Take The A Train Transcription

This week I've been looking at 'Take The A Train' and more importantly how bass legend, Anthony Jackson, played a chorus from it! Out of all the great versions out there I picked this one to see how an electric bassist tackles it rather than an upright player like all the other transcriptions I have done so far.
The first thing to note about this transcription is that Anthony Jackson uses a 6 string bass and utilises the full range of the instrument in his playing, secondly there are a few odd looking rhythms in there but when listened in context with what Petrucianni was playing they make more sense!

He begins his line on low C and climbs chromatically to the 3rd of the chord. Jackson stays in this low range as he arrives at the D7b5 playing just the root and b9.


He brings some ambiguity to the chord in the next bar by playing a natural 7 and a natural 5. The confusion continues with this chord with Jackson playing a natural 5 and natural 7 every time it crops up. I would say he is probably thinking in the Lydian mode which would leave the piano open to voice the chord as Dmaj7#4 (essentially keeping the b5). Jackson still uses the b9 that you would expect to find in a D7b5 chord but usually as a chromatic note to the natural 9. This chord is clearly open to interpretation! Leave me a comment below and let me know your thoughts on this!

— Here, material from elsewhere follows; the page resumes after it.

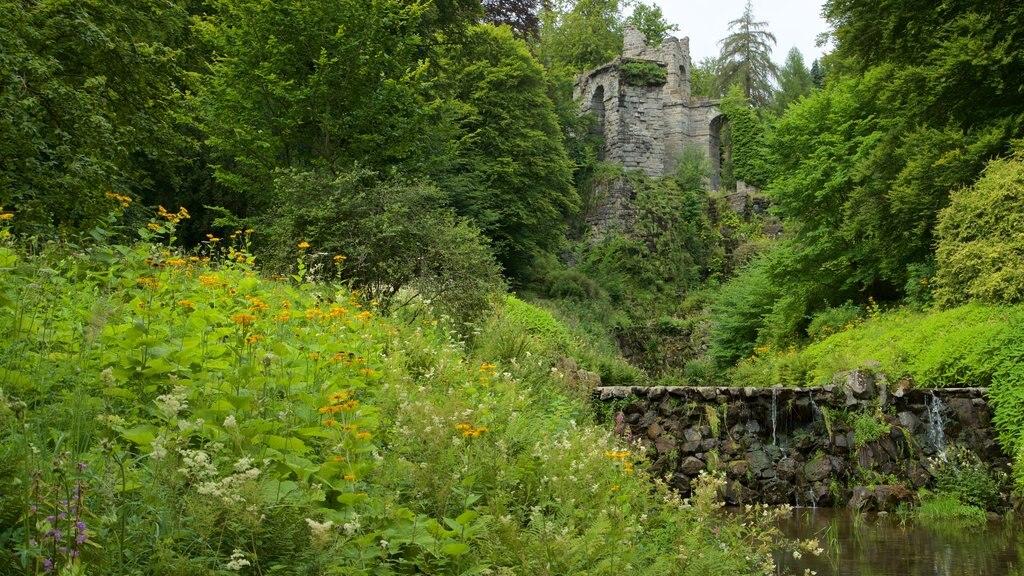 Bergpark Wilhelmshoehe showing a river or creek and wildflowers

Another feature in this line that I really like is the way that Jackson targets chord tones as in the example above from the first bar. At bar 9 he uses this same device descending the C major scale for the first 3 beats, adding a chromatic note on beat 4 to land the 5 of the chord on beat 1 of the next bar. Check out his run on bar 20 to the root of the D7 too.

My favourite example of this is the monster two octave run down starting in bar 25. He begins with the same lick from bar 9 but an octave higher, once he's played the 5 he'd targeted he moves down an inversion of the C arpeggio (3 R 5) before finishing on C for beat 1 of the D7b5. This blurs the line between chord changes but also serves as a passing note to the root of the next chord for beat 2.



The last thing I found that I really like about this bass line is the way that Jackson develops a one bar phrase for the four bars of F in the B section. After playing an opening phrase this is altered slightly over the next two bars and then finished off with a run down targeting the root of the next chord. This is a concept that has helped me massively in keeping walking over static chords interesting.